You can get a free copy of my book, How to Stop a Bully Without Violence or Confrontation at AntiBullyPlan.com. It’s the COBRA system with my own contributions.

Notice Tyson’s hand is by his face, not his hip.

His chin is down instead of up.

His shoulder is up instead of pulled back.

His body is sideways to his opponent instead of squared off.

His legs are under his body not spread apart like he was riding a horse.

With this kind of form, he would fail his orange belt exam in most schools. 

How does that make any sense?

Sensei Tyson?

If Mike Tyson or a world champion kickboxer came to your school to teach your black belts. What do you think he would work on? Double punches, square blocks, and keeping your chin up?

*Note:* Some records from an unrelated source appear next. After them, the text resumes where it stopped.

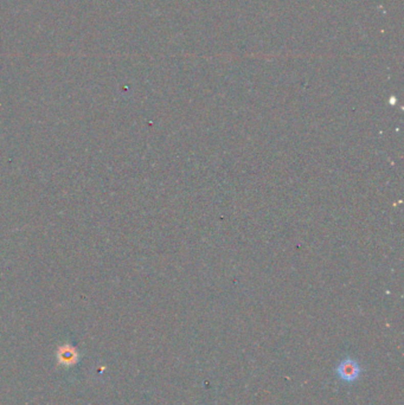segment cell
<instances>
[{
    "label": "cell",
    "instance_id": "1",
    "mask_svg": "<svg viewBox=\"0 0 404 405\" xmlns=\"http://www.w3.org/2000/svg\"><path fill=\"white\" fill-rule=\"evenodd\" d=\"M338 376L345 382H354L361 374V367H359L358 363L354 362L352 359H345L339 364L338 369H336Z\"/></svg>",
    "mask_w": 404,
    "mask_h": 405
},
{
    "label": "cell",
    "instance_id": "2",
    "mask_svg": "<svg viewBox=\"0 0 404 405\" xmlns=\"http://www.w3.org/2000/svg\"><path fill=\"white\" fill-rule=\"evenodd\" d=\"M61 360H65V362H70L74 360L75 362V352L73 350H63L61 353Z\"/></svg>",
    "mask_w": 404,
    "mask_h": 405
}]
</instances>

I’m pretty sure he would emphasize head movement, how to snap your punches and a defense that does NOT include pulling your punch back to your hip.

I’m sure the students would learn advanced applications to adjust for different fighters. Notice I said advanced applications, not advanced strikes.

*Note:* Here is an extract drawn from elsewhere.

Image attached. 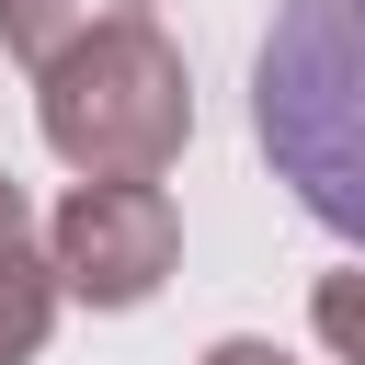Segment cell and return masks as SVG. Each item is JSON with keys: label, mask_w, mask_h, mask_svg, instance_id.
<instances>
[{"label": "cell", "mask_w": 365, "mask_h": 365, "mask_svg": "<svg viewBox=\"0 0 365 365\" xmlns=\"http://www.w3.org/2000/svg\"><path fill=\"white\" fill-rule=\"evenodd\" d=\"M251 137L274 182L365 251V0H285L251 57Z\"/></svg>", "instance_id": "1"}, {"label": "cell", "mask_w": 365, "mask_h": 365, "mask_svg": "<svg viewBox=\"0 0 365 365\" xmlns=\"http://www.w3.org/2000/svg\"><path fill=\"white\" fill-rule=\"evenodd\" d=\"M34 125L80 182H160L194 137V68L160 23H114L34 80Z\"/></svg>", "instance_id": "2"}, {"label": "cell", "mask_w": 365, "mask_h": 365, "mask_svg": "<svg viewBox=\"0 0 365 365\" xmlns=\"http://www.w3.org/2000/svg\"><path fill=\"white\" fill-rule=\"evenodd\" d=\"M46 262H57V297L80 308H148L182 262V205L160 182H68L46 217Z\"/></svg>", "instance_id": "3"}, {"label": "cell", "mask_w": 365, "mask_h": 365, "mask_svg": "<svg viewBox=\"0 0 365 365\" xmlns=\"http://www.w3.org/2000/svg\"><path fill=\"white\" fill-rule=\"evenodd\" d=\"M57 262H46V228L23 205V182H0V365H34L46 331H57Z\"/></svg>", "instance_id": "4"}, {"label": "cell", "mask_w": 365, "mask_h": 365, "mask_svg": "<svg viewBox=\"0 0 365 365\" xmlns=\"http://www.w3.org/2000/svg\"><path fill=\"white\" fill-rule=\"evenodd\" d=\"M114 23H148V0H0V46L46 80L68 46H91V34H114Z\"/></svg>", "instance_id": "5"}, {"label": "cell", "mask_w": 365, "mask_h": 365, "mask_svg": "<svg viewBox=\"0 0 365 365\" xmlns=\"http://www.w3.org/2000/svg\"><path fill=\"white\" fill-rule=\"evenodd\" d=\"M308 331H319L342 365H365V262H354V274H319V297H308Z\"/></svg>", "instance_id": "6"}, {"label": "cell", "mask_w": 365, "mask_h": 365, "mask_svg": "<svg viewBox=\"0 0 365 365\" xmlns=\"http://www.w3.org/2000/svg\"><path fill=\"white\" fill-rule=\"evenodd\" d=\"M205 365H297V354L262 342V331H228V342H205Z\"/></svg>", "instance_id": "7"}]
</instances>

When you focus on application, you can apply that to almost any technique.

For instance, if the drill is about how to fight a taller fighter, the answer is more about footwork to stay on the outside until you can secure quick access. My brothers are 6′ 3″ and 6′ 4″ so I know something about fighting a taller opponent.

Drills that teach that application do not require complexity. They require simplicity.

The more complex a skill becomes, the less chance it can be used. Have you ever seen a double punch? Only in kata and here:

If you eliminated all kata and traditional skills, you could devote that time to drills and conditioning that would give your students a true advantage in sparring or self-defense.

Imagine teaching fewer skills that are easy to teach and learn than traditional skills and kata.

You could spend more time on the application of those skills rather than stepping up and down the classroom and holding blocks and punches out in the air, which leaves you wide open for a counterattack.

Rather than spending student’s time with the complexity and frustration of spending years perfecting the bad habits of pulling their hand back to their hip, keeping their chin up, aiming and holding a punch in the air, and blocking with power while stepping forward, your retention will improve. Your student quality will improve. Your curriculum consistency will improve.

This is the core of our white to black belt curriculum Empower Kickboxing.

It’s an old saying, but true. “Less is best.”